To higher comprehend the tradeoff, we obtain a reliable-state model (P

To higher comprehend the tradeoff, we obtain a reliable-state model (P

As we mentioned earlier, in healthy fit subjects, the central physiological tradeoffs in cardiovjust like thecular control require keeping errors such as CBF, SaOdos, and ?O2 suitably small in response to variations in W disturbance through changes in actuations such as H. as, ?O2) = f(H, W) from standard physiology that constrains the relationship between (Pas, ?O2) and (H, W) independent of how H is controlled (details below). Here Pas is mean systemic arterial blood pressure, which is an important variable affecting the CBF (28, 38) and ?O2 is the drop in oxygen content across working muscle [Notice that the model already assumes constant SaO2, which is consistent with data measurement and literature (27).] The mesh plot in Fig. 3C is the image on the (Pas, ?O2) plane of the Fig. 3B (H, W) mesh plot under this function f(H,W) for generic, plausible values of physiological parameters (SI Appendix). Thus, any function H = h(W) can be mapped from the (H, W) plane using model (Pas, ?O2) = f(H, W) to the (Pas, ?O2) plane to determine its consequences for the most important tradeoffs, which involve Pas and ?O2. These results are shown with the black lines in Fig. 3B, which give H = h(W) curves consistent with Fig. 3A and then are mapped onto Fig. 3C.

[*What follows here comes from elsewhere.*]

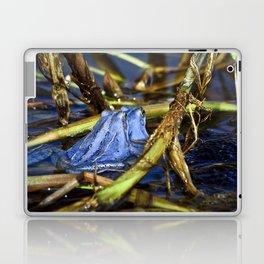 Blue Frogs 10 - Rana arvalis Laptop & iPad Skin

New aerobic handle system changes Hr given that a purpose H https://datingranking.net/it/siti-di-sculacciate/ = h(W) of work in order to tradeoff increasing P

Hidden complexity is unavoidable in the model (Pas, ?O2) = f(H, W), but we temporarily defer these details to focus on the general shape of the color-coded curves in Fig. 3 B and C, which have an intuitively clear explanation highlighted by the dashed red and purple lines. At constant workload, increased HR would greatly increase Pas while slightly decreasing ?O2 due to greater flow rate through the muscle. For constant HR, increased workload would greatly increase ?O2 while slightly reducing Pas due to greater oxygenation and peripheral vasodilatation. as with increasing ?O2, both of which are undesirable. The modest curvature of the colored meshes in Fig. 3C demonstrates a small nonlinearity in the function (Pas, ?O2) = f(H, W). However, the solid black lines in Fig. 3 manifest a much larger nonlinearity in the control function H = h(W). We will argue that the essential sources of this nonlinearity are the tradeoff in robust homeostasis and metabolic efficiency and how it changes at different HR levels.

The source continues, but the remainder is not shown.